スピレードの時は“教え子”によって人払いをされていた。アントニーに接触した時は、人の少ない時間帯を選び、彼の耳にジルトたちの会話が入るようにした。そして今日は、仕事終わりの彼らがいる時間帯を選んで入店した。
彼らとは、他でもない。
「おい、アイツって」
「従者ですよね? 公爵の」
「こんなところにいていいのかな。外務大臣が死んだばっかりっていうのに」
「だからじゃないか? 公爵の天敵が一気に死んだんだ。余裕があるんだろ?」
そう。ここは、新聞社が集まる通りに面した喫茶店。仕事終わりの彼らはクライスに気付き、勝手に噂話を流してくれている。
つまり今度は逆。誰かに情報を流すのではなく、新聞社社員に、クライスもとい公爵の噂を流させるわけである。
クライスが何かを喋ることなど期待してはいない。
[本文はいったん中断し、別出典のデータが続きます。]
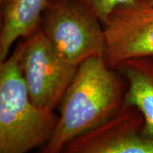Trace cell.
<instances>
[{"mask_svg":"<svg viewBox=\"0 0 153 153\" xmlns=\"http://www.w3.org/2000/svg\"><path fill=\"white\" fill-rule=\"evenodd\" d=\"M104 56L84 61L60 105V115L51 138L40 153H60L74 138L112 117L124 103L127 83Z\"/></svg>","mask_w":153,"mask_h":153,"instance_id":"obj_1","label":"cell"},{"mask_svg":"<svg viewBox=\"0 0 153 153\" xmlns=\"http://www.w3.org/2000/svg\"><path fill=\"white\" fill-rule=\"evenodd\" d=\"M19 59L16 45L0 62V153H27L44 146L55 131L59 117L32 101Z\"/></svg>","mask_w":153,"mask_h":153,"instance_id":"obj_2","label":"cell"},{"mask_svg":"<svg viewBox=\"0 0 153 153\" xmlns=\"http://www.w3.org/2000/svg\"><path fill=\"white\" fill-rule=\"evenodd\" d=\"M40 27L59 55L72 66L105 56L103 23L71 0H49Z\"/></svg>","mask_w":153,"mask_h":153,"instance_id":"obj_3","label":"cell"},{"mask_svg":"<svg viewBox=\"0 0 153 153\" xmlns=\"http://www.w3.org/2000/svg\"><path fill=\"white\" fill-rule=\"evenodd\" d=\"M19 64L29 96L39 108L54 111L60 106L77 67L55 50L40 25L20 40Z\"/></svg>","mask_w":153,"mask_h":153,"instance_id":"obj_4","label":"cell"},{"mask_svg":"<svg viewBox=\"0 0 153 153\" xmlns=\"http://www.w3.org/2000/svg\"><path fill=\"white\" fill-rule=\"evenodd\" d=\"M144 124L140 111L124 101L109 120L71 140L60 153H153Z\"/></svg>","mask_w":153,"mask_h":153,"instance_id":"obj_5","label":"cell"},{"mask_svg":"<svg viewBox=\"0 0 153 153\" xmlns=\"http://www.w3.org/2000/svg\"><path fill=\"white\" fill-rule=\"evenodd\" d=\"M105 59L115 68L124 60L153 56V6L138 0L111 12L104 23Z\"/></svg>","mask_w":153,"mask_h":153,"instance_id":"obj_6","label":"cell"},{"mask_svg":"<svg viewBox=\"0 0 153 153\" xmlns=\"http://www.w3.org/2000/svg\"><path fill=\"white\" fill-rule=\"evenodd\" d=\"M49 0H1L0 62L10 54L16 42L39 27Z\"/></svg>","mask_w":153,"mask_h":153,"instance_id":"obj_7","label":"cell"},{"mask_svg":"<svg viewBox=\"0 0 153 153\" xmlns=\"http://www.w3.org/2000/svg\"><path fill=\"white\" fill-rule=\"evenodd\" d=\"M114 69L127 83L124 101L140 111L144 133L153 138V56L124 60Z\"/></svg>","mask_w":153,"mask_h":153,"instance_id":"obj_8","label":"cell"},{"mask_svg":"<svg viewBox=\"0 0 153 153\" xmlns=\"http://www.w3.org/2000/svg\"><path fill=\"white\" fill-rule=\"evenodd\" d=\"M90 11L100 22H106L111 12L122 6L135 3L137 0H71Z\"/></svg>","mask_w":153,"mask_h":153,"instance_id":"obj_9","label":"cell"},{"mask_svg":"<svg viewBox=\"0 0 153 153\" xmlns=\"http://www.w3.org/2000/svg\"><path fill=\"white\" fill-rule=\"evenodd\" d=\"M140 4L146 6H153V0H138Z\"/></svg>","mask_w":153,"mask_h":153,"instance_id":"obj_10","label":"cell"},{"mask_svg":"<svg viewBox=\"0 0 153 153\" xmlns=\"http://www.w3.org/2000/svg\"><path fill=\"white\" fill-rule=\"evenodd\" d=\"M0 1H1V0H0Z\"/></svg>","mask_w":153,"mask_h":153,"instance_id":"obj_11","label":"cell"}]
</instances>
それなら存分に餌になってもらうまで。
「しかし、ようやく公爵は戦争に舵を切ったか。いいことだ」
「どこが? あんなのパフォーマンスに過ぎないだろ? 金と支持率目当てに決まってんだろ」
「でも、あの天敵のダグラス外務大臣を排除したんだぞ。並大抵の覚悟じゃできないよ」
「マルクス財務大臣がかわいそうになってきた……」
クライスは、真っ黒な瞳でジルトを見た。
「アドレナ様の入れ知恵ですか」
「さあ?」
流石に気付いたらしい。まさにその通りだったが、ジルトはさっと視線を逸らしてコーヒーを飲んだ。
「あの少年、この前もいたような気がする」
「従者と一緒にいるのか。公爵派だったり?」
「あの制服ってセント・アルバートのだよな? 調べてみるか」
ファニタが言っていた。この手は一長一短だ。クライスを晒すことにもなるが、必然、そのクライスと一緒にいるジルト自身も晒すことになるのだと。
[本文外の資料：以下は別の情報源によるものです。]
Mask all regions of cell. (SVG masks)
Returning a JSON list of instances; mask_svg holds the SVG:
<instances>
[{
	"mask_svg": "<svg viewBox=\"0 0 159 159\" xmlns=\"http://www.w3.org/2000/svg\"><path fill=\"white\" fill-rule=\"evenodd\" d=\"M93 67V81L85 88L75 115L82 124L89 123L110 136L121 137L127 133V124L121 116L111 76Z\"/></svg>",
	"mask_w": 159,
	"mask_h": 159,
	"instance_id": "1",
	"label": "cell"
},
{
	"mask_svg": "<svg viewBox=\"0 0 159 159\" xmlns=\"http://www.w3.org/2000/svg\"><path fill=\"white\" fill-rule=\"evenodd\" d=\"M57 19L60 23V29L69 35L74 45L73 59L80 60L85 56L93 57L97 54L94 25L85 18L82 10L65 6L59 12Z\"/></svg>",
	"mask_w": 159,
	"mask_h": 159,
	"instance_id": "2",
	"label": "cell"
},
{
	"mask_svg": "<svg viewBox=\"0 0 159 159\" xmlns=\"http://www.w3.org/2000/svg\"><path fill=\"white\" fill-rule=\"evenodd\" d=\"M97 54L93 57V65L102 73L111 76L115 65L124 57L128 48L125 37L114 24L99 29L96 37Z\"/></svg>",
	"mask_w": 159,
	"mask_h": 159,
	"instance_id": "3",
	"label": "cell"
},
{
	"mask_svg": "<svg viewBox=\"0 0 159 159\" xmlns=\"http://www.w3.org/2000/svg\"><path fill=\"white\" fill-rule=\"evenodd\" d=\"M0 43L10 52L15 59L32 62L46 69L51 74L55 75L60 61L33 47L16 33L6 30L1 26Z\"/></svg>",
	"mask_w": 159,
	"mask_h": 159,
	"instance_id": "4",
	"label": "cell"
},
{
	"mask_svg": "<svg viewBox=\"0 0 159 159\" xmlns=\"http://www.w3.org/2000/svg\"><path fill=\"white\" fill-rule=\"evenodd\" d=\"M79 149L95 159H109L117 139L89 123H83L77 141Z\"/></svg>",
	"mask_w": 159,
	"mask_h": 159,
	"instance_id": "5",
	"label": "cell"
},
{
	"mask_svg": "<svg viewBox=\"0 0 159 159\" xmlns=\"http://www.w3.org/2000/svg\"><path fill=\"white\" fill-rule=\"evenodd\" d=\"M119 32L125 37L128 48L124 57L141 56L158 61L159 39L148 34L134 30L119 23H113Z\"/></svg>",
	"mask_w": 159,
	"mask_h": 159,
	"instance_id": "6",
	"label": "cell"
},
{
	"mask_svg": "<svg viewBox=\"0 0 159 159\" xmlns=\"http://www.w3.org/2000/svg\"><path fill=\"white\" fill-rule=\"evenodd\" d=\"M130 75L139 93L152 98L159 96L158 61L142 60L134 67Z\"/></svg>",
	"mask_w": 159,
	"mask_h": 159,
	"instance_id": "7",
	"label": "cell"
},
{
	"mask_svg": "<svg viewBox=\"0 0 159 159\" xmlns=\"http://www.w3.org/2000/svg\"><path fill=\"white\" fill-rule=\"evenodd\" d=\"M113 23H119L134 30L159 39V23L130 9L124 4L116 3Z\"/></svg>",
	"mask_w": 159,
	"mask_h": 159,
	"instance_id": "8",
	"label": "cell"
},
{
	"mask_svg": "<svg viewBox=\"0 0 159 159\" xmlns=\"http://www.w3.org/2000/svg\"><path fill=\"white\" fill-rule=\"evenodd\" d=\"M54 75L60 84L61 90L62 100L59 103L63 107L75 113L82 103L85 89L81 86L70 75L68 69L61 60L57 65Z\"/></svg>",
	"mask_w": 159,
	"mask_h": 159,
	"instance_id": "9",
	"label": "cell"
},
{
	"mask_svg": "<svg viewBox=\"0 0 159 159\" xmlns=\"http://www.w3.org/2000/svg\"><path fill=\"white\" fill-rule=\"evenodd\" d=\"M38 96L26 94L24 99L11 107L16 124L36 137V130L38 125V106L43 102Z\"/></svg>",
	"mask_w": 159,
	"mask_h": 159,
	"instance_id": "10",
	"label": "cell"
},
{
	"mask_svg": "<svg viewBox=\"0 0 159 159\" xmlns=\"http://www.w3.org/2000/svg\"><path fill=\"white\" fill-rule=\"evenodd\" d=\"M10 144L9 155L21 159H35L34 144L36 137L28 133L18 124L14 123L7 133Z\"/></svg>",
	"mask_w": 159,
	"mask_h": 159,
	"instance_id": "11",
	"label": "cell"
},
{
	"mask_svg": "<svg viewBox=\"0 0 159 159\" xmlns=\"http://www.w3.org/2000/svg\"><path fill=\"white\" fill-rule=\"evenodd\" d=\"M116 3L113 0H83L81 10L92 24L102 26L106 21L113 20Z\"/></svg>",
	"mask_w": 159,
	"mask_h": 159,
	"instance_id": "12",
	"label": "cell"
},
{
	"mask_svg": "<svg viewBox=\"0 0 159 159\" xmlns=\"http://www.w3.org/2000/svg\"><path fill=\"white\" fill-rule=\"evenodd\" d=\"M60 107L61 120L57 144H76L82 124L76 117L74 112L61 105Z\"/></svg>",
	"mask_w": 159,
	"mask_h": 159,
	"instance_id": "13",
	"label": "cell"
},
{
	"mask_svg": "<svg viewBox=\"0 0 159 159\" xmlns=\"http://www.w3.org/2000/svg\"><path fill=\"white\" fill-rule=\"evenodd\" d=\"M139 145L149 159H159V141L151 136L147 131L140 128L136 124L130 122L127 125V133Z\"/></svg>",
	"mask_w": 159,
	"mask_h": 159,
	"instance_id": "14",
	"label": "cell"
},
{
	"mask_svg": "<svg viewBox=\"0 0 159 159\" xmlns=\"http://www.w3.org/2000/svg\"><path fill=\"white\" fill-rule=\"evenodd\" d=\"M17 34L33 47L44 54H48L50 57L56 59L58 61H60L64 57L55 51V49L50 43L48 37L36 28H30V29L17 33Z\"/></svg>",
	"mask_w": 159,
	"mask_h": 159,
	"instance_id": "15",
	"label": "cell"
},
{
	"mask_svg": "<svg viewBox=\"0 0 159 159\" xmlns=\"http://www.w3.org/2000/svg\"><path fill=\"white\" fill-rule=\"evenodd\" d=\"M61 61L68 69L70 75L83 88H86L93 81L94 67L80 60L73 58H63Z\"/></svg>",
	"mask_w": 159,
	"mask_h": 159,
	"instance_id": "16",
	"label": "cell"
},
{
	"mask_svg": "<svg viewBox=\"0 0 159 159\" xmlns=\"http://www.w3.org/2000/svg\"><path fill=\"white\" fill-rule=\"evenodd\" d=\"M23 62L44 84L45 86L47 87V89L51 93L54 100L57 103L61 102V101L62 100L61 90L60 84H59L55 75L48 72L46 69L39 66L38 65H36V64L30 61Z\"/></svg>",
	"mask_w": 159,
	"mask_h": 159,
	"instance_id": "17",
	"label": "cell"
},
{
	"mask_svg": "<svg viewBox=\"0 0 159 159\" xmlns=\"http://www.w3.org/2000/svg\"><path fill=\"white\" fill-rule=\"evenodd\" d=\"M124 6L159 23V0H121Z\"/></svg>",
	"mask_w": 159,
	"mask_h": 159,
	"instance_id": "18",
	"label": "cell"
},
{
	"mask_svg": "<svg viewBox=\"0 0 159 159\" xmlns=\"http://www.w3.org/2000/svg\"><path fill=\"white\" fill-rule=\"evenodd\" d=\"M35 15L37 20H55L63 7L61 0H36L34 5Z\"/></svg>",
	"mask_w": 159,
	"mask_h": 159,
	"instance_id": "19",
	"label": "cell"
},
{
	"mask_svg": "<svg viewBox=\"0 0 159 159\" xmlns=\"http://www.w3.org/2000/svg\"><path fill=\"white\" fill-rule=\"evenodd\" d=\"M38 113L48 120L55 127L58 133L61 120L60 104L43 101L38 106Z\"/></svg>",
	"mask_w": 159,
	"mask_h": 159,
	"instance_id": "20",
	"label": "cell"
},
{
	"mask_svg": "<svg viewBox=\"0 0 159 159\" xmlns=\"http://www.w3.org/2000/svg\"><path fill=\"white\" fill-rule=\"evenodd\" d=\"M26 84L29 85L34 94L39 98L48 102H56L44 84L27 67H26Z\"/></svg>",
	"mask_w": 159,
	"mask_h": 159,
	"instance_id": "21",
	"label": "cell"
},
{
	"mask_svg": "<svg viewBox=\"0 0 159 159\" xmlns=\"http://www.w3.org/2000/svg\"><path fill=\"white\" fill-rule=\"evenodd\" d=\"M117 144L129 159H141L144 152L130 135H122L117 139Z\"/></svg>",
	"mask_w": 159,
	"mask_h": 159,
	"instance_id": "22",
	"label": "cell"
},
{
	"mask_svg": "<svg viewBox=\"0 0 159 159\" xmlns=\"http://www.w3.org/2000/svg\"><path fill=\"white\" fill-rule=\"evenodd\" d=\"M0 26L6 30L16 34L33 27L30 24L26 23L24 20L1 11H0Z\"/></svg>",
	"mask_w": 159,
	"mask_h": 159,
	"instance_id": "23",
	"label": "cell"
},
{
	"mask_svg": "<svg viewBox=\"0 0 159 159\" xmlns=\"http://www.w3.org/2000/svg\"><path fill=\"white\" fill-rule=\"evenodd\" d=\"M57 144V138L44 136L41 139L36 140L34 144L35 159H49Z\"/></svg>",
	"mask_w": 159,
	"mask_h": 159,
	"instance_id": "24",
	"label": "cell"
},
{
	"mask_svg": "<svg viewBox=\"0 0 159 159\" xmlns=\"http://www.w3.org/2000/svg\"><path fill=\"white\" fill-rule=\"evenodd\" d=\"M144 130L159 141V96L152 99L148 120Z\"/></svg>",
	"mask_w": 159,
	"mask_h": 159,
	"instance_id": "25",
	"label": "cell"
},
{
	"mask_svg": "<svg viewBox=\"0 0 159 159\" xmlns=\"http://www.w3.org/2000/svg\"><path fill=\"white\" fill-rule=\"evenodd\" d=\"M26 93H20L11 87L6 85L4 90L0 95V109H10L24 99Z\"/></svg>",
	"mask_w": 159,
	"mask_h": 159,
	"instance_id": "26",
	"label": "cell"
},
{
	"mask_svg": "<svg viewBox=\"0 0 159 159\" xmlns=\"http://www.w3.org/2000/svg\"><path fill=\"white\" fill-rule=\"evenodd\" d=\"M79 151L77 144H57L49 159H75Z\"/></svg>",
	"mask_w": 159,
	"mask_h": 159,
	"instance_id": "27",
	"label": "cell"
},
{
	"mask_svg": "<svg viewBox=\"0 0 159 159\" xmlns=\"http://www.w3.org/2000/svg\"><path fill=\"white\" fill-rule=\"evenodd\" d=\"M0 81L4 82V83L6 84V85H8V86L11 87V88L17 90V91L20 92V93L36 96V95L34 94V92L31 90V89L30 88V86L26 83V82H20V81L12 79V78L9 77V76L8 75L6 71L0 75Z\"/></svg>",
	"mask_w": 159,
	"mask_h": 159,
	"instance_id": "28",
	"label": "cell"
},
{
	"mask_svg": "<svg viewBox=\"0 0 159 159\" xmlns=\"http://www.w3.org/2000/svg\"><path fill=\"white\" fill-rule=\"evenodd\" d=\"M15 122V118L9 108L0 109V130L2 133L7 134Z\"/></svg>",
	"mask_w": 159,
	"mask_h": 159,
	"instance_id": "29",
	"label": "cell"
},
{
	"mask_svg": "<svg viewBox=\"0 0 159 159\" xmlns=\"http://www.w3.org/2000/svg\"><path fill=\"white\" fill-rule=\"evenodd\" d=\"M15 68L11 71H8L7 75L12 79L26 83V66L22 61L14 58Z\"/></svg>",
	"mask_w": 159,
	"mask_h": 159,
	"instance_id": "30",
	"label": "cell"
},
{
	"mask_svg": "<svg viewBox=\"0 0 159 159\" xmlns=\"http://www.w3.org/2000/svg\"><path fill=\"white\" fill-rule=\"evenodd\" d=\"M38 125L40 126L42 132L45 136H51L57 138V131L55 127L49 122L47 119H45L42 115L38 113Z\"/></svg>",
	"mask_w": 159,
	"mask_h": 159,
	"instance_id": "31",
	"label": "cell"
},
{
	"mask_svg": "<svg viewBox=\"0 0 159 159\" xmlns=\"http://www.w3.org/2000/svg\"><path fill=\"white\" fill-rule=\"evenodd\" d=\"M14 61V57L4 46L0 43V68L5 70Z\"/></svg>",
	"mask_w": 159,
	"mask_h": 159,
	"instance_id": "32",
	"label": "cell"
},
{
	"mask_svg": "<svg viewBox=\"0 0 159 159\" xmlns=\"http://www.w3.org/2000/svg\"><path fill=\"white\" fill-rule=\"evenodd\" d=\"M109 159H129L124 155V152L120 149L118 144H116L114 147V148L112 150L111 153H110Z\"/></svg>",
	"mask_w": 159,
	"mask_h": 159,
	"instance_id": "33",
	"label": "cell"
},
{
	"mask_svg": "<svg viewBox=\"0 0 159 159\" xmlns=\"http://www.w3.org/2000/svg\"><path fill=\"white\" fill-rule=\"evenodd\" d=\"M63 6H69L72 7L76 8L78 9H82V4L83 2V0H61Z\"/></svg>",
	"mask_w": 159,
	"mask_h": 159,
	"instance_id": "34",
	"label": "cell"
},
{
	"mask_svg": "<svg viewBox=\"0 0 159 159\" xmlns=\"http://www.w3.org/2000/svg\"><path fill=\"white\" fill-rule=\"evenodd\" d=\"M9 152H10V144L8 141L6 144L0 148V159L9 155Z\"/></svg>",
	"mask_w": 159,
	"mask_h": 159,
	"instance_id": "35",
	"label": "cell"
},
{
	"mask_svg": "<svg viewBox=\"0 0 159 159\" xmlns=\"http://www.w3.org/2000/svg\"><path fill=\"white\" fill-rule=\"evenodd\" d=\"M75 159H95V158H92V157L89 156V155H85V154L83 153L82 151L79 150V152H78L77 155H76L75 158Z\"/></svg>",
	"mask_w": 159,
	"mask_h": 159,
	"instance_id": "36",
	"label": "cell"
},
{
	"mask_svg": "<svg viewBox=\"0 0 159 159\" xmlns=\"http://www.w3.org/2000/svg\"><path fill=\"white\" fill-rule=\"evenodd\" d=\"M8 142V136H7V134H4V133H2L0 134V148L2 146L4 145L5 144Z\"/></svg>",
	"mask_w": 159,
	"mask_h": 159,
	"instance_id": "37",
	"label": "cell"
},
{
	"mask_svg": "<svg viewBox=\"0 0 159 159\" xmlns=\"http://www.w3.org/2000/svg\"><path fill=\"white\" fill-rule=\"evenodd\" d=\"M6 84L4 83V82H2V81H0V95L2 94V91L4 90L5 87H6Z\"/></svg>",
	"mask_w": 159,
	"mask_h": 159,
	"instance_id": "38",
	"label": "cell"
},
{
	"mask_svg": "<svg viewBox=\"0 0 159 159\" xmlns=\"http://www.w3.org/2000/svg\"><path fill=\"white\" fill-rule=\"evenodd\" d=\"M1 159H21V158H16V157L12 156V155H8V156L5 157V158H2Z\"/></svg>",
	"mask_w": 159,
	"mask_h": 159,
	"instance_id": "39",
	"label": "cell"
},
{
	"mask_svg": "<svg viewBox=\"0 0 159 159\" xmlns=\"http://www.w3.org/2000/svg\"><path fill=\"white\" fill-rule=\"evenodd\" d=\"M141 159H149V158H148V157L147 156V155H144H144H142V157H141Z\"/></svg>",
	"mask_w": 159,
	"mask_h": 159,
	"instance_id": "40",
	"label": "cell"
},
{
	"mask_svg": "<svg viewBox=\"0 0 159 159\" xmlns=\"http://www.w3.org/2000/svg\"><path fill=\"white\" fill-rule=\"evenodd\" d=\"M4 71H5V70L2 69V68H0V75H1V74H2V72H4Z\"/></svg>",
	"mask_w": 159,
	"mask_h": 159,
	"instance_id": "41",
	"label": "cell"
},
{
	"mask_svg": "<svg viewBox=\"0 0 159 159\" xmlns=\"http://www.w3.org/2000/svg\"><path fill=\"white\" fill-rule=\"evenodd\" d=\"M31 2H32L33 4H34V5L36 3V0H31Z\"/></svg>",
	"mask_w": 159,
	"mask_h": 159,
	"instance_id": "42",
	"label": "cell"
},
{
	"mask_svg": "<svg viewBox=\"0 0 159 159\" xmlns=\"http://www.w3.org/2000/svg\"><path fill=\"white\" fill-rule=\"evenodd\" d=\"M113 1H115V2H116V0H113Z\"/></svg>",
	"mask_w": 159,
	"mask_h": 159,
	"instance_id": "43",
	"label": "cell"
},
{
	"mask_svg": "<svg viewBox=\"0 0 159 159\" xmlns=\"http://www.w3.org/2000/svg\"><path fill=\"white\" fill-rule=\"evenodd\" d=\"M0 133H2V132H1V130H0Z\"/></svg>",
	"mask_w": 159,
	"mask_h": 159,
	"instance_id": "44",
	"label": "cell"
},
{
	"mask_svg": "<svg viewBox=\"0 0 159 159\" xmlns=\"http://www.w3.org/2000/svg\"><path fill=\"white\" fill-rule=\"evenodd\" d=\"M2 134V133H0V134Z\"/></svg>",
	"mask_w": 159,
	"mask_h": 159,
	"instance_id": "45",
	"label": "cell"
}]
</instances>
だが、それは好都合だった。周りに聞こえるように言う。
「ところでクライスさん、俺に伝言を残した子って、誰だと思います? 今のところわかってるのは、貧民街にいた骨董商っぽい子なんですよね」
「それは、こちらもわかりません」
今度はクライスも本当にわからないようだった。
「貴方が釣り上げた変人なのでは」
「どう言う意味ですかコラ。じゃ、エリオットって人は? 俺がカルキさんと話してる時に、カルキさんを逮捕しにきた警邏官なんですけど」
空気が張り詰めた。ジルトたちの会話に耳を傾けていた社員たちが、一気にざわついた。
「あの少年、逮捕現場にいたのか!?」
「たしかに、セント・アルバートでの逮捕劇だったとは聞いたが……」
「エリオット? なんか、どっかで聞いたことがあるなぁ」
「それより骨董商の少女って、もしかしてあの子じゃないか? ほら、よく情報提供をしてくれるあの子」
「あー、あの子! 最近公爵についてげふんげふん」
最後はクライスをはばかってであろう。だが、クライスの耳にはしっかり届いていたようで、ピクリと眉が動いた。そんな間にも、彼らの会話は続いていく。
「どうやら、その骨董商の少女を調べる必要があるようですね」
「大いに調べてください。そんで、俺に還元してください」
ドヤ顔で言って、ジルトは残りのコーヒーを啜る。
「良い結果を待ってます」
それは、別にクライスに向けた言葉ではないのである。